YOUR ASSIGNMENT: Reproduce the listing below character for character; drop every image.

RAW DATA:

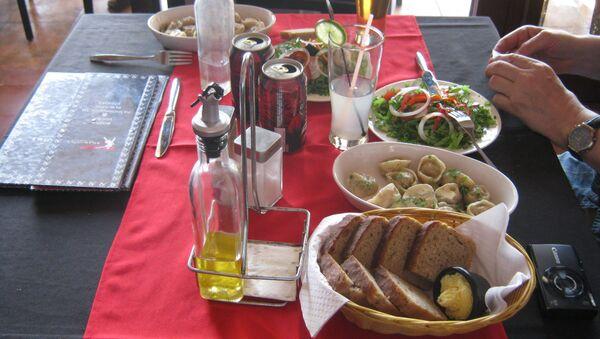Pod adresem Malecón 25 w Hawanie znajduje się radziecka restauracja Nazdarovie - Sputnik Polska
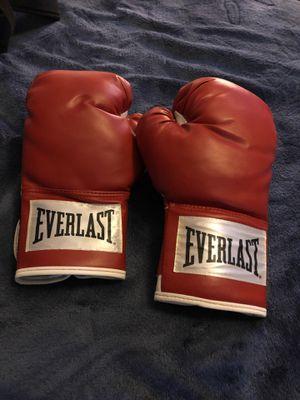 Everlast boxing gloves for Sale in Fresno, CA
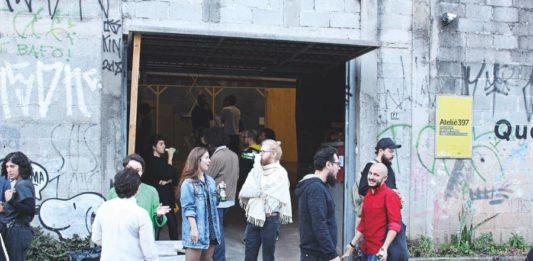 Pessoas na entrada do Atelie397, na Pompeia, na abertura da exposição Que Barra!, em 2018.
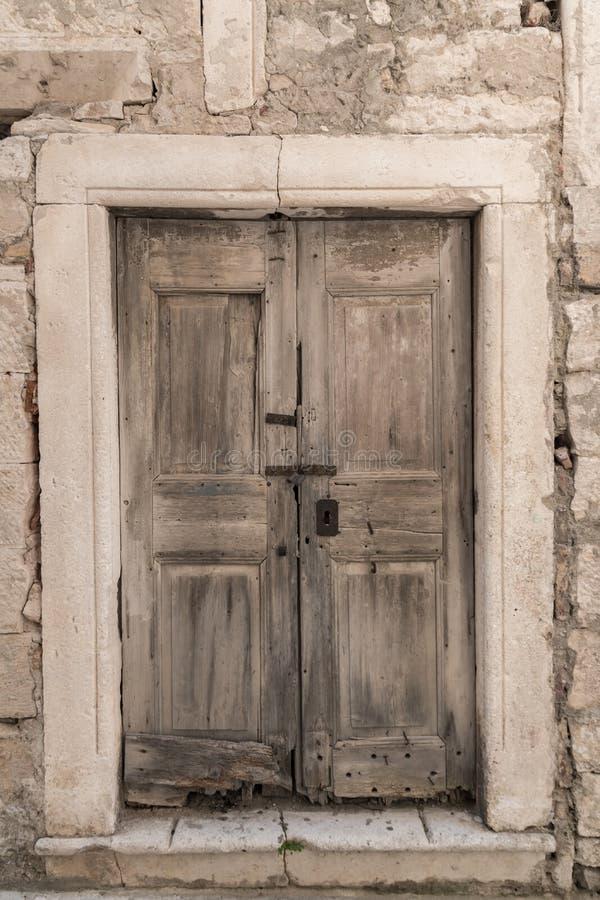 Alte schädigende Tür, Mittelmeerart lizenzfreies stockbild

TASK ANSWER:
Pod adresem Malecón 25 w Hawanie znajduje się radziecka restauracja Nazdarovie - Sputnik Polska
 Everlast boxing gloves for Sale in Fresno, CA
 Pessoas na entrada do Atelie397, na Pompeia, na abertura da exposição Que Barra!, em 2018.
 Alte schädigende Tür, Mittelmeerart lizenzfreies stockbild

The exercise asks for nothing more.